RECORDS FOR THIS EXERCISE:
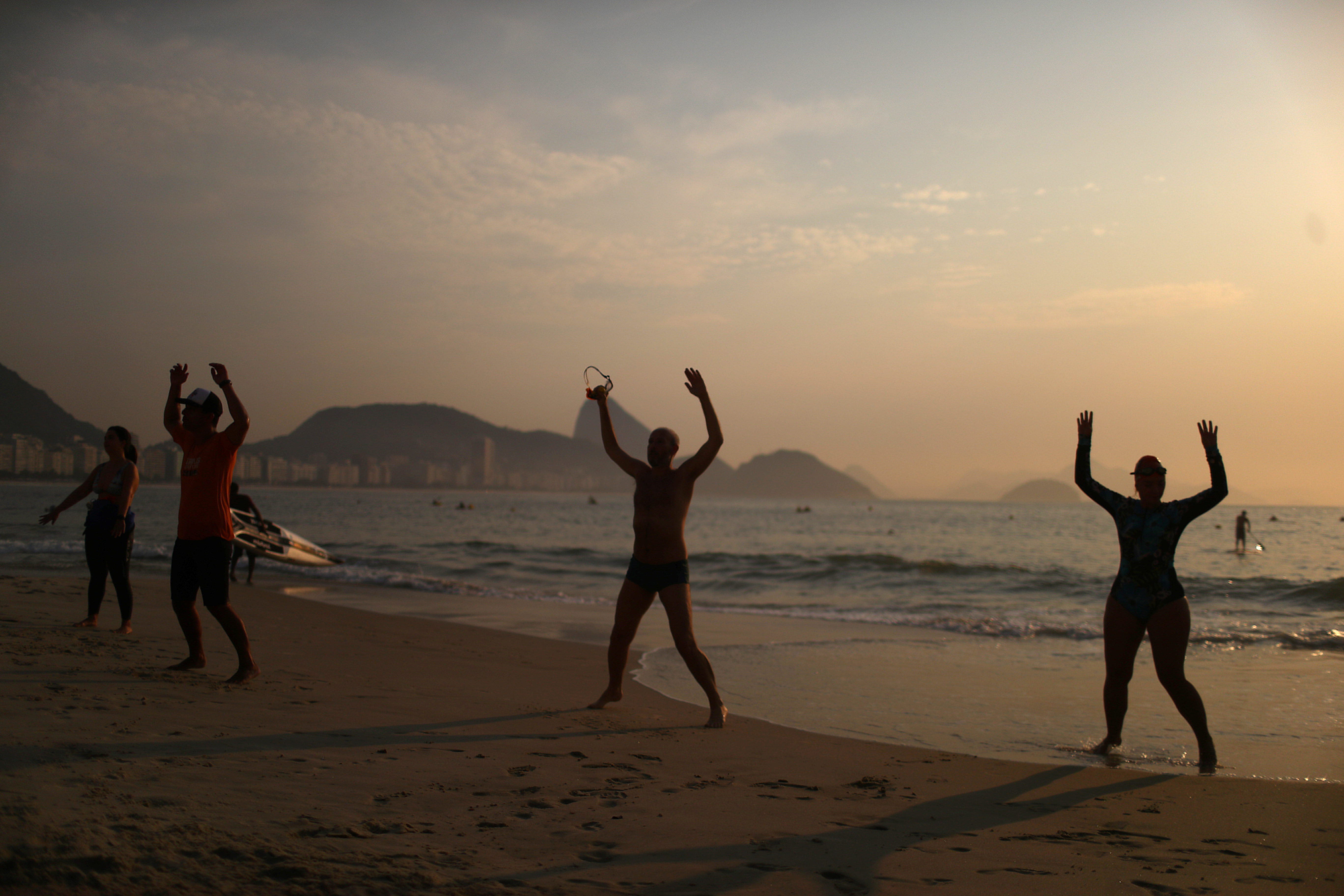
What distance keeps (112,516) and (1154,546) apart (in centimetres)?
853

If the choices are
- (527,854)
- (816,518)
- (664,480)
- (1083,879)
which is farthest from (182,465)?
(816,518)

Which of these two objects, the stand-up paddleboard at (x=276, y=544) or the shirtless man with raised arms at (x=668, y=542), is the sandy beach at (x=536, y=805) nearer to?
the shirtless man with raised arms at (x=668, y=542)

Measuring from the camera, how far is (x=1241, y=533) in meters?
35.7

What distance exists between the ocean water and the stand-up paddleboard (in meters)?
0.50

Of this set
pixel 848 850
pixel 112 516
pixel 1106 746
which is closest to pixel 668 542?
pixel 848 850

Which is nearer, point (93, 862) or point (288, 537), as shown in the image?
point (93, 862)

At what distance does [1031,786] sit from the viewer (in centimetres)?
472

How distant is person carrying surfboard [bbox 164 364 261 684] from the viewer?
5.51 metres

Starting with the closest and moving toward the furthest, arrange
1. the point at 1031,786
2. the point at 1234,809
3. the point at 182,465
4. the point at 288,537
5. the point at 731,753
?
1. the point at 1234,809
2. the point at 1031,786
3. the point at 731,753
4. the point at 182,465
5. the point at 288,537

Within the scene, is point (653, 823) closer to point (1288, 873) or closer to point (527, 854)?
point (527, 854)

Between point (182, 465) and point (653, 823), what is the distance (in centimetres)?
420

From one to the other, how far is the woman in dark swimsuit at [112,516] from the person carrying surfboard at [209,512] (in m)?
2.30

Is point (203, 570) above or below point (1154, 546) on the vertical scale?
below

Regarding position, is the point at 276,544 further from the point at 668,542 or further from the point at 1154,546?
the point at 1154,546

EXERCISE:
Repeat the listing word for word, from the line containing "If the choices are" to the line containing "5.51 metres", including both of those lines.

TASK ANSWER:
If the choices are
- (527,854)
- (816,518)
- (664,480)
- (1083,879)
which is farthest from (182,465)?
(816,518)

Which of these two objects, the stand-up paddleboard at (x=276, y=544) or the shirtless man with raised arms at (x=668, y=542), is the sandy beach at (x=536, y=805) nearer to?
the shirtless man with raised arms at (x=668, y=542)

Measuring from the camera, how far is (x=1241, y=533) in meters?
35.7

What distance exists between the ocean water and the stand-up paddleboard (in meters)?
0.50

Of this set
pixel 848 850
pixel 112 516
pixel 1106 746
which is closest to pixel 668 542?
pixel 848 850

Which is nearer, point (93, 862) or point (288, 537), as shown in the image?
point (93, 862)

At what distance does [1031,786] sit from the viewer (in centimetres)?
472

How distant is person carrying surfboard [bbox 164 364 261 684] from the viewer?
5.51 metres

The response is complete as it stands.